▶ **Reading passage**
[Elecraft] I need a Sherlock Holmes (weird spurs on 40m) [resolution]
Lou Mecseri
lmecseri at cfl.rr.com
Thu Jun 9 18:39:49 EDT 2022
A bright "moon light" can keep solar panels generating solar power.
73, Lou KE1F
On 6/9/2022 20:09, Alan Bloom wrote:
> Mystery solved! The spurs appear to be coming from a solar
> installation on a house about 1/2 mile (3/4 km) from my house.
>
> One interesting point is that the spurs do not go away at sundown, but
> continue until fairly late in the evening. Apparently that solar
> installation must have some kind of battery to store the energy.
>
> Solar panels are DC devices and do not themselves generate
> interference. Rather it is the inverter(s) and other electronics that
> are the problem. There are two kinds of solar systems -- the ones
> with all the panels in series feeding a single inverter and the kind
> with a separate inverter for each panel. The latter is the kind I had
> on my house in California before it was destroyed in a fire and I
> never had a noise problem. I have heard that the single-inverter
> systems are more troublesome from an RFI standpoint. There was an
> article in April 2016 QST magazine about how to mitigate RFI from
> solar systems. ("Can Solar Power and Ham Radio Coexist?" by Tony
> Brock-Fisher K1KP)
>
> ------------------------------
>
> The story: I finally go around to walking around the neighborhood
> with my KX2. I only have the AX1 antenna for it, which is not
> resonant on the 40 meter band, and I was not using a counterpoise so I
> could barely hear the signal from in front of my house.
>
> I started walking south down the street but the signal seemed to be
> getting weaker. So I turned around and walked north. The signal was
> getting slightly stronger the farther I went. I turned right at the
> end of the street onto another street and it kept gradually getting a
> little stronger. At one point I suspected it might be coming from a
> Montessori school, but when I walked down the access street toward it
> it didn't get any stronger. Plus with everything in the news these
> days I didn't think it would be a good idea for a strange man holding
> a strange contraption to be walking around the school grounds. :=)
>
> So I kept walking down the main street and within a couple blocks the
> signal started to rapidly increase in strength. It peaked in front of
> a certain house, strongest at the right side of the house. Sure enough
> there are solar panels on that side of the roof. The signal was
> peaking about S4 or S5 on the KX2 S-meter. Again, this is with a
> non-resonant antenna with no counterpoise.
>
> As I mentioned, the spurs are about S6 on the ground-mounted trap
> vertical at my house and they are almost buried in the noise when the
> band opens up at night. So I'm not going to bug the neighbor about
> it. But I bet they would have trouble trying to listen to AM radio at
> their house.

▶ **Records supplied**
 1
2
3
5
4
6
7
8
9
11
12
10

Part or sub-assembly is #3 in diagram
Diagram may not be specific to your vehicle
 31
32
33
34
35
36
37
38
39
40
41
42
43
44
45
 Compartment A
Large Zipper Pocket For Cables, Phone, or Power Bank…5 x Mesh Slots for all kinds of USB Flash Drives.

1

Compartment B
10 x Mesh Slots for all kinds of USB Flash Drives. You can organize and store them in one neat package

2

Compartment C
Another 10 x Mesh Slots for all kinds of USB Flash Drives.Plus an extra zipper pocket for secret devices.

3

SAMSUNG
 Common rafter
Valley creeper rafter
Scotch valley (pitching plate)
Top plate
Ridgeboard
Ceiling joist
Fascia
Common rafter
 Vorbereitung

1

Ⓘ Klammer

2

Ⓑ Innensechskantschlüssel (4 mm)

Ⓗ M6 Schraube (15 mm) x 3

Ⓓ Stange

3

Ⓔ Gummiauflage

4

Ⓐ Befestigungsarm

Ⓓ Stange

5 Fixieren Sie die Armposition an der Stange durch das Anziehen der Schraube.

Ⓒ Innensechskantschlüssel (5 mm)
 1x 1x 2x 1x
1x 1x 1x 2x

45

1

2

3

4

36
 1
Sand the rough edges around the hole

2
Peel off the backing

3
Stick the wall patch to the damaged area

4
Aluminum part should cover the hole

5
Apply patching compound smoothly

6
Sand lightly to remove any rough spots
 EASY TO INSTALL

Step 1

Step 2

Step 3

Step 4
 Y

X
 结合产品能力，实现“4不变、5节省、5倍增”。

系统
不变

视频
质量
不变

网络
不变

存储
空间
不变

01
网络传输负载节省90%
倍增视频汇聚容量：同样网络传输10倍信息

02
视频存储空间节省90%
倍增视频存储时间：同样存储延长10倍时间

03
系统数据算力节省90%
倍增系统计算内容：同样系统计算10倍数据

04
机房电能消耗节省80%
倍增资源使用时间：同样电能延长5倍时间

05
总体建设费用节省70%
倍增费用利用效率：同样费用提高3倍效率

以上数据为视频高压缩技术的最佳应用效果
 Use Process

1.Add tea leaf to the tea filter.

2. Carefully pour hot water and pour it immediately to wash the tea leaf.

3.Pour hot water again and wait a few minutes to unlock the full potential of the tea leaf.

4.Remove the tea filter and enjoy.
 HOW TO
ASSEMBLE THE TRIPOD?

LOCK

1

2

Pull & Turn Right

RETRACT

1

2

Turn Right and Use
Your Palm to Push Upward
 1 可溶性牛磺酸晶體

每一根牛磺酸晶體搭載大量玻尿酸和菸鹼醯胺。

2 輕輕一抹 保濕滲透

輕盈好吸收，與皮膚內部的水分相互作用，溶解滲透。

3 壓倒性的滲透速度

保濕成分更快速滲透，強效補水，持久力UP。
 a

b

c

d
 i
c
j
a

▶ **Try it**
Please list every person the mailing-list post identifies as the writer of a message or an article. You won't need the records for this.

▶ **Solution to this task**
- Lou Mecseri (KE1F)
- Alan Bloom
- Tony Brock-Fisher (K1KP)